У раскинутых ног Достоевской валялась синяя в серебре почерневших застежек сумка из венецианской лавки «Сан-венчерс», куда Татьяна Львовна как-то зашла, гуляя по палаццо.
— Ах, ты!.. Ах, ты, обормотка! — Альбина наклонилась и подняла сумку. — Тяжесть какая! Небось, колбасы с сыром накупила и идет!.. — посмотрела вниз и: — Шла корова ужинать! — кинула сумку в мусорное ведро и, не оглядываясь, перепрыгивая через ступеньки, помчалась вниз на свой четвертый этаж.
«Человека делают другие люди. Не жизнь, а люди, с которыми живешь. Они обволакивают тебя, как дожди, овевают, как ветра, рвут на части, как ураганы, залезают в душу, как змеи, некоторые умудряются целовать, проникая своей сущностью настолько далеко, что ты рожаешь.
Люди — параболические антенны, ветряные мельницы, ливни, молнии.

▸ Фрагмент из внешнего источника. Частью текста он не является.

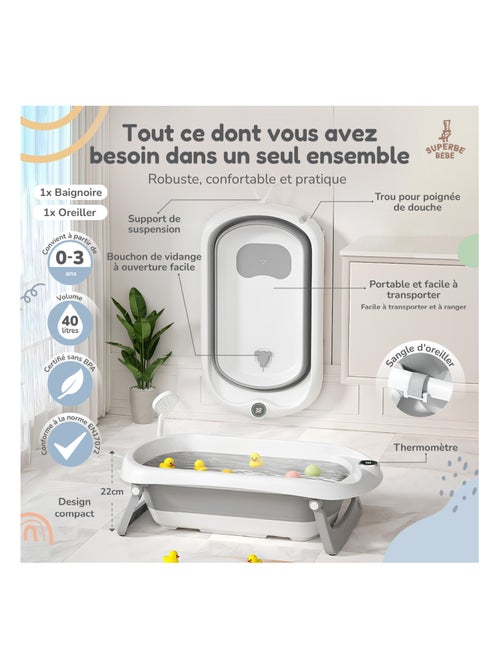 Bañera plegable para bebés - Termómetro y cojín incluidos | SUPERBE BEBE - Kiabi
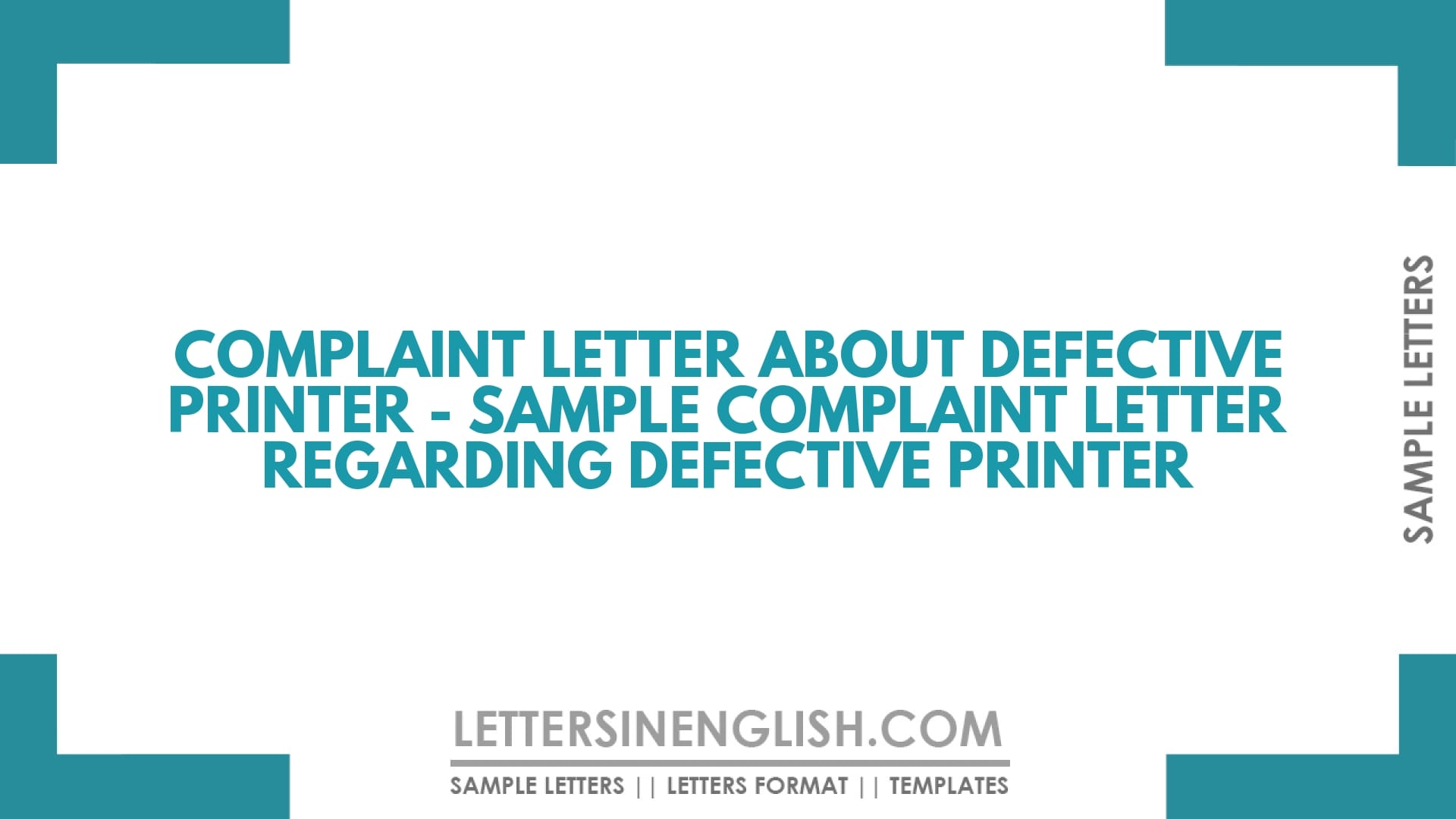 Complaint Letter About Defective Printer – Sample Complaint Letter Regarding Defective Printer
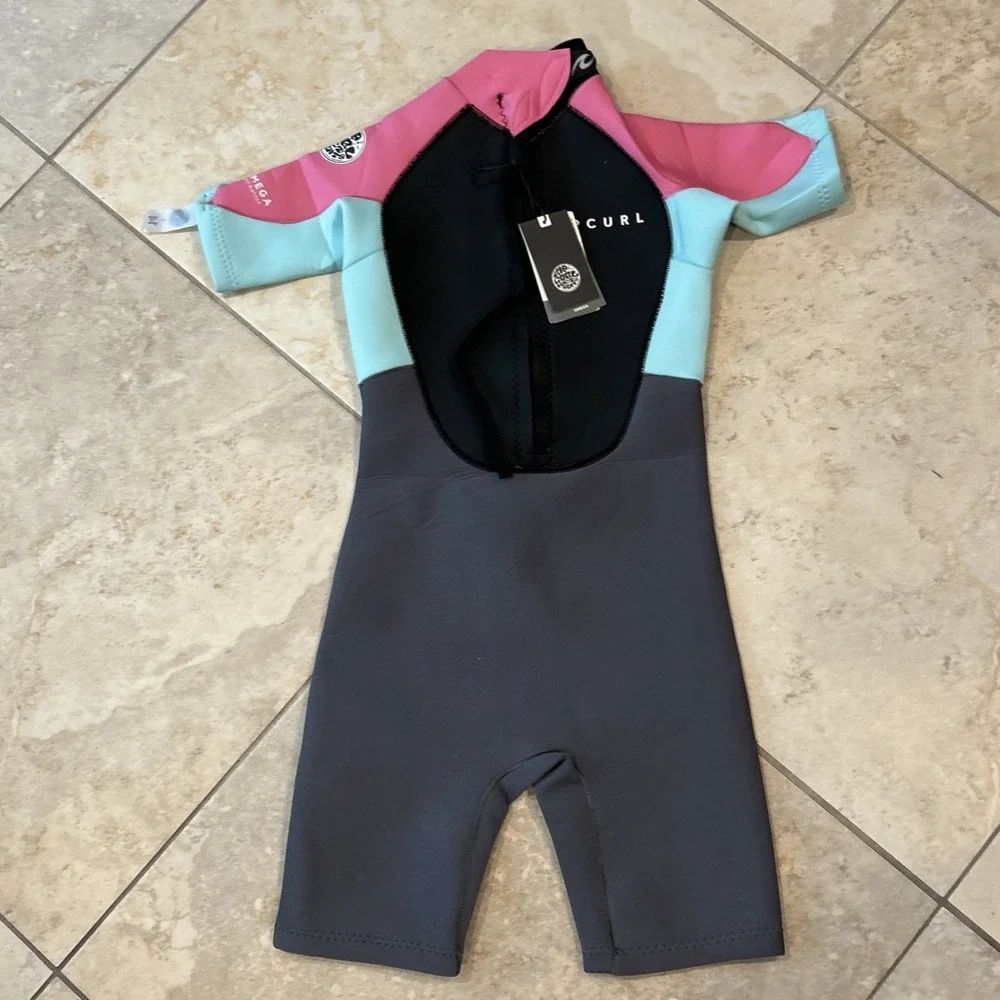 Rip Curl Omega BZ Westsuit Spring Youth 14 Pink Juniors Back Zip‎ Springsuit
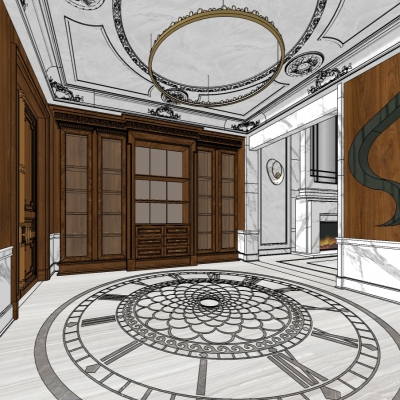  欧式别墅大厅su模型 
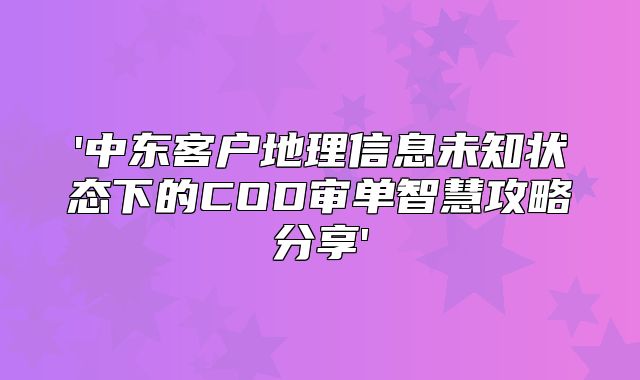'中东客户地理信息未知状态下的COD审单智慧攻略分享'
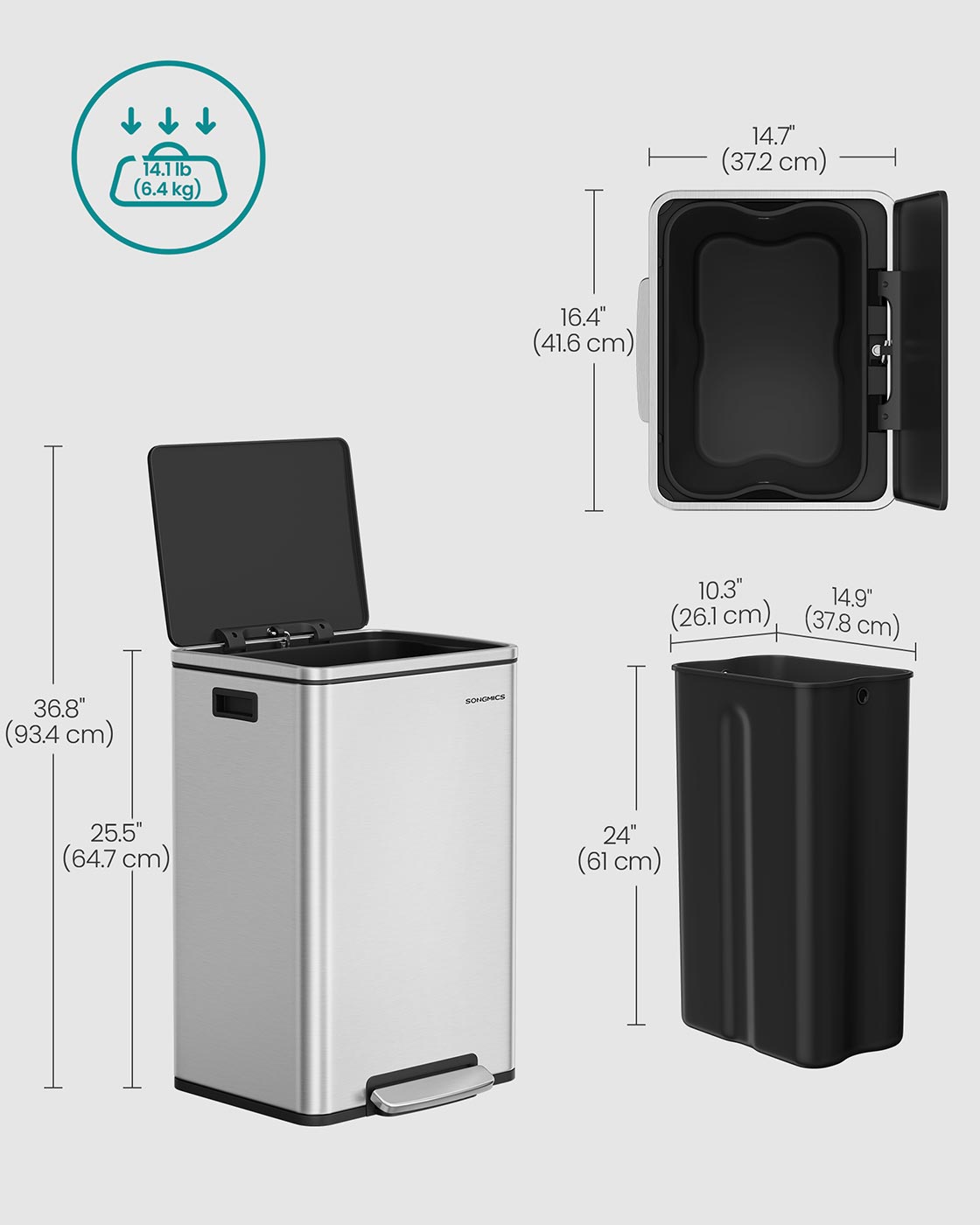 Kitchen Bin - Stainless Steel - Silver - 50 L with Removable Inner Bucket and Soft Close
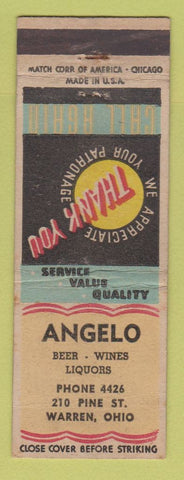 Matchbook Cover - Angelo Warren OH liquor WWII WEAR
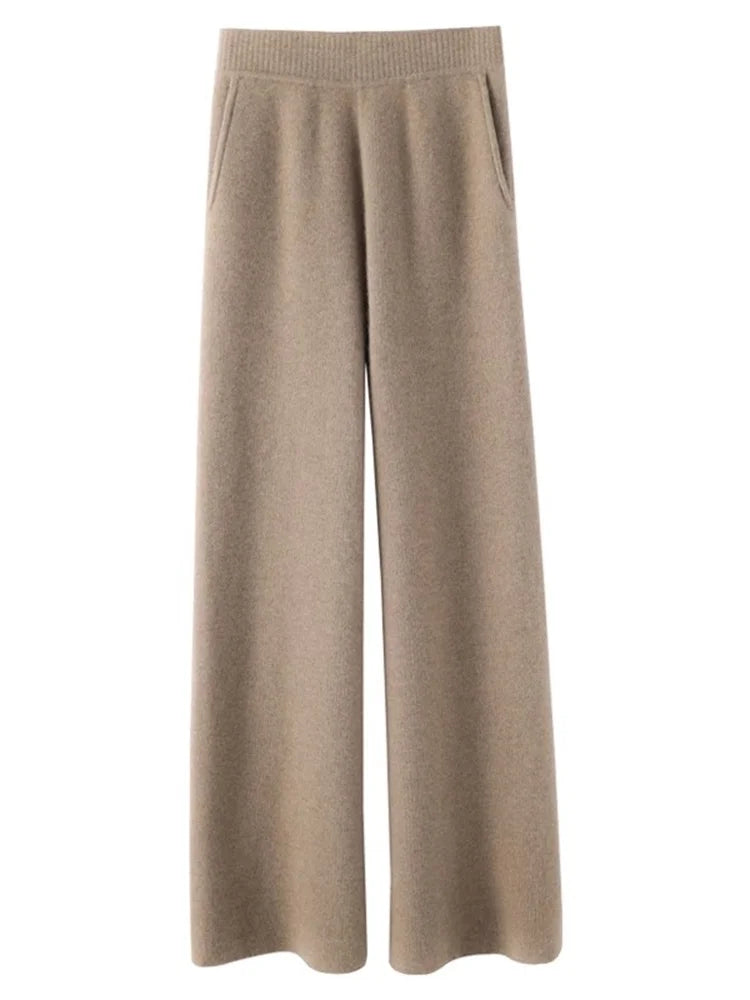 Pantaloni Comfort in Cashmere a Vita Alta AstraSilk per Calore e Morbidezza Tutto il Giorno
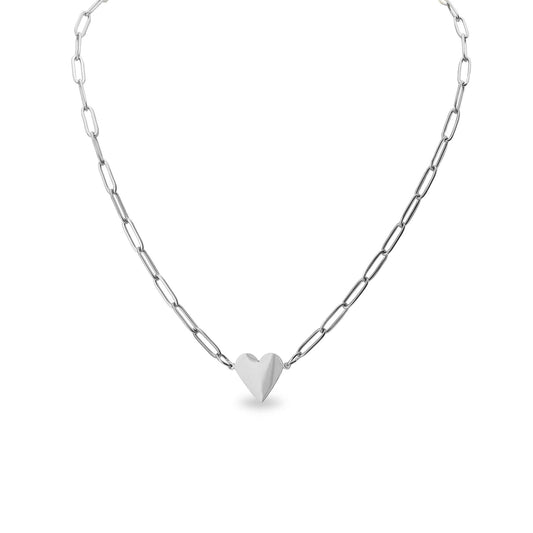 Stainless Steel Gold Heart Paperclip Necklace for Engraving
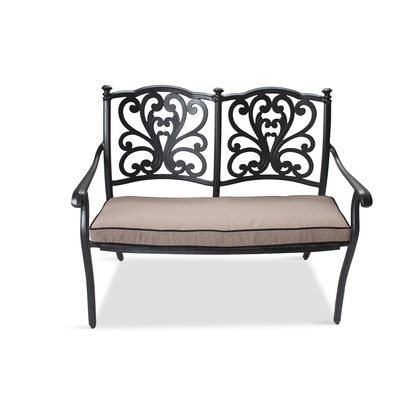 LG Outdoor Devon Bench and Cushion, Bronze Bronze | H92 x W107 x D61cm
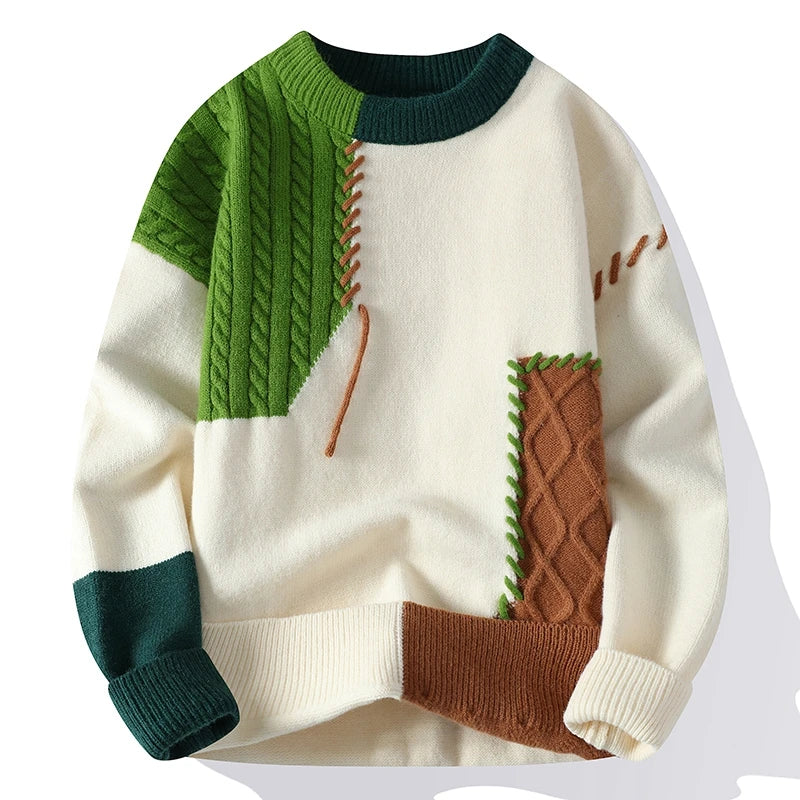 Jonas | Hand-knitted Colourblock Jumper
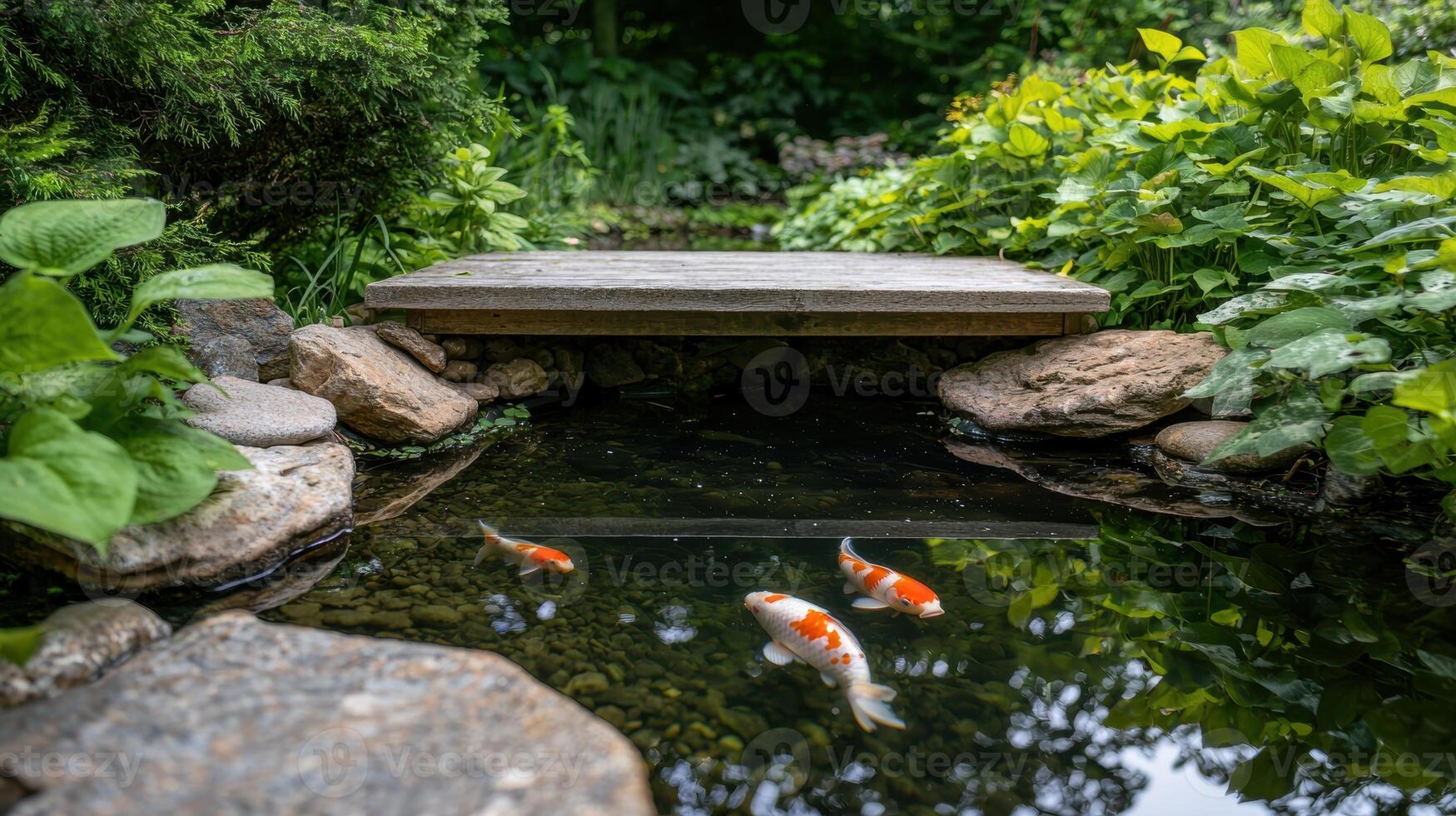 Tranquil garden pond with koi fish photo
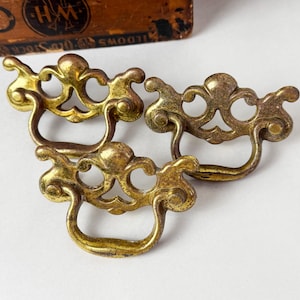 THREE or FOUR Chippendale Style Ornate Drawer Pull Handles / Vintage 70s Hardware / Solid Brass Salvage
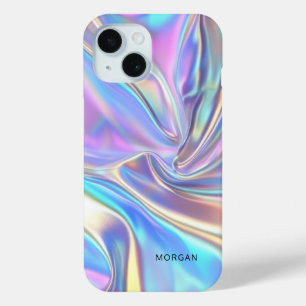 Iridescent Shiny Metallic Fabric, Small Black Name iPhone 15 Case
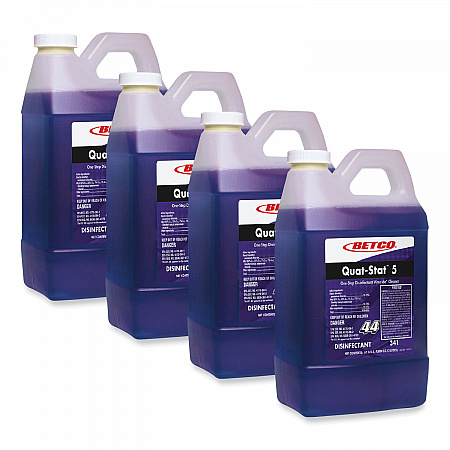 Quat-Stat 5 FastDraw Disinfectant, Lavender Scent, 2 L Bottle, 4/Carton (3414700)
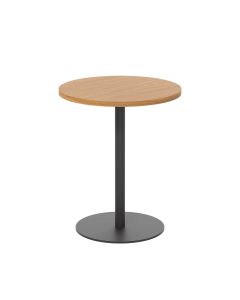 Contract Table Mid 600mm - Oak - Black Frame
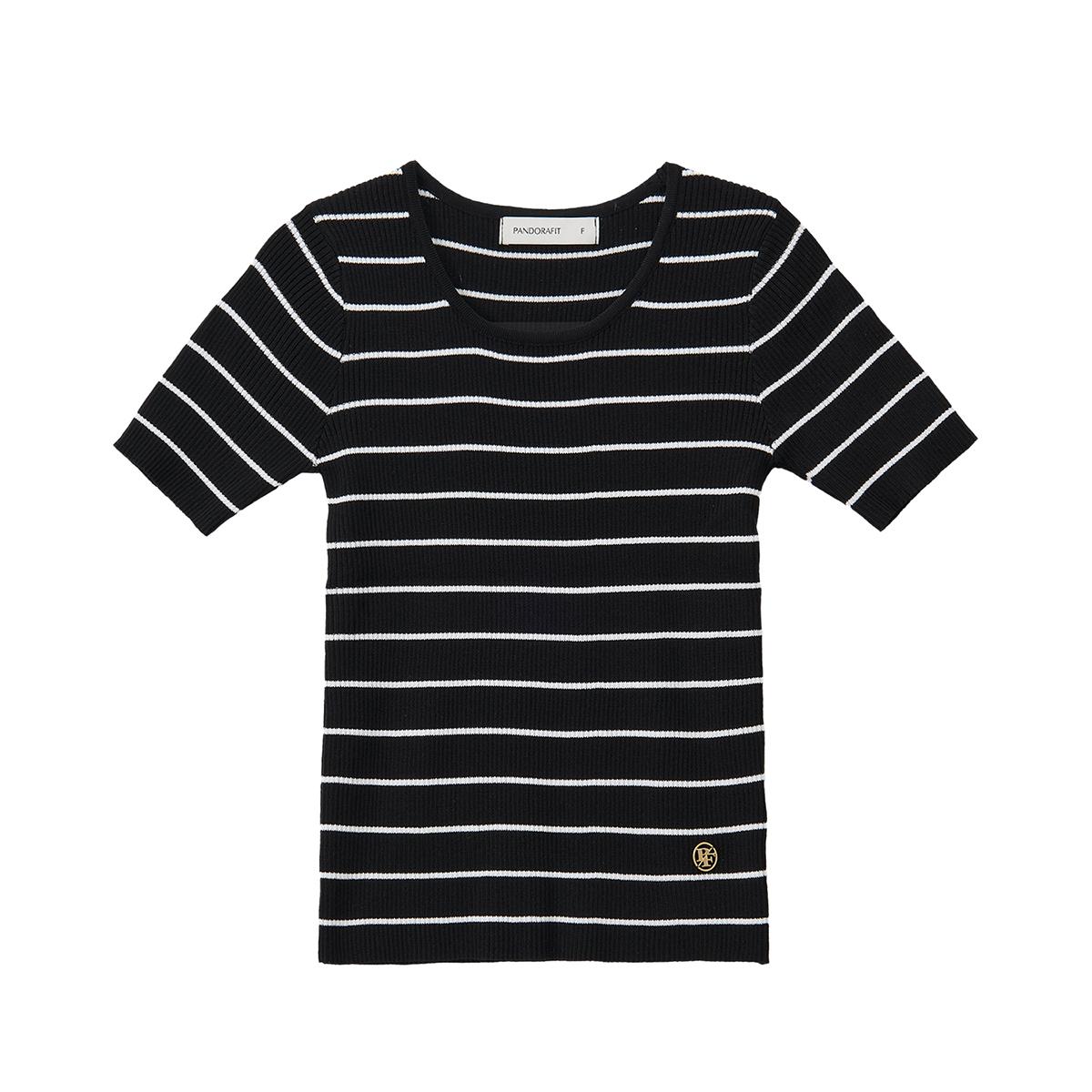 Marine Stripe Half Knit (black)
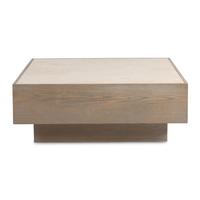 A Contemporary Cerused Oak and Travertine Low Table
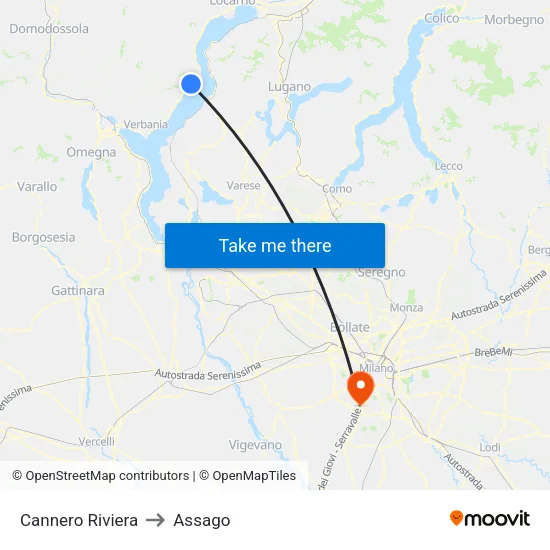 Cannero Riviera to Assago map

Иной раз такие, что ты, сперва невыразимо счастлив, как дурак, а после страдаешь и держишься за землю распластанный болью с гипотетической дырой в голове, из которой в космос уносится частями твоя душа.
Ищите своих людей, быть может, вы их найдете через десятки лет, уходите от людей, с которыми вам плохо, пусть они живут без вас. Конечно, если вы еще можете ходить, и вам что-то еще хочется, и впереди — солнце, а не проветриваемая дыра неизвестности».
Каждый вечер в одно и то же время на улице перед домом появляется призрак денег.
Обычно бомж Илья Леонидович после того, как курил траву, видел и разговаривал с призраком денег.
— Раньше он был виден ясно, как человек, а теперь едва-едва, ну, как собака-а, ма-аленький такой!
Автандил Георгиевич, зная на своем участке всех абсолютно, включая кошек и собак, пять лет назад познакомился по долгу службы с бомжем Ильей Леонидовичем Брежневым. Тогда Илья Леонидович впервые поселился в пустой трансформаторной будке. Было лето.
— Я вообще к людям хорошо отношусь, — объяснил свое мироощущение участковому Илья Леонидович и, подумав, добавил: — Если они меня палкой по голове не бьют.
— А что — били? — посмотрел без улыбки Автандил Георгиевич.
— Бывало, — кивнул Илья Леонидович и раздавил ногой бычок.
На ящике перед Ильей лежал бумажный свиток.
— Теория разрушения страны, — прочел Сазанчук. — Чье?
— Я пишу, — просто сказал Брежнев.
— Дашь почитать? — подумав, спросил Сазанчук.
— На, — протянул свиток Брежнев, — тут начало…
«У нас на уровне правительства разрешили обогащаться. Свободная конкуренция. Распродажа страны. Кто наверху — грабит страну по-крупному и по законам, которые сами же и придумали, а людишки внизу грызут друг друга, отнимая мелкие куски».
— Ну, ты это загнул, — посмотрел Сазанчук на бомжа. — Зачем это мумие трогать?
— Я — философ, — просто сказал бомж.
Участковый ушел, тихо закрыв за собой дверь трансформаторной будки.
Илья Леонидович посидел над «Теорией разрушения страны» и записал:
«Кругом бомжи».
Потом подумал и добавил:
«Сволочи!»
Кого он имел в виду, лабрадор не стал додумывать, просто записал в романе и все, а Илья Леонидович рухнул на пол и уснул.
А утром.
— Грустно, — Илья Леонидович выпил и повторил: — Грустно мне.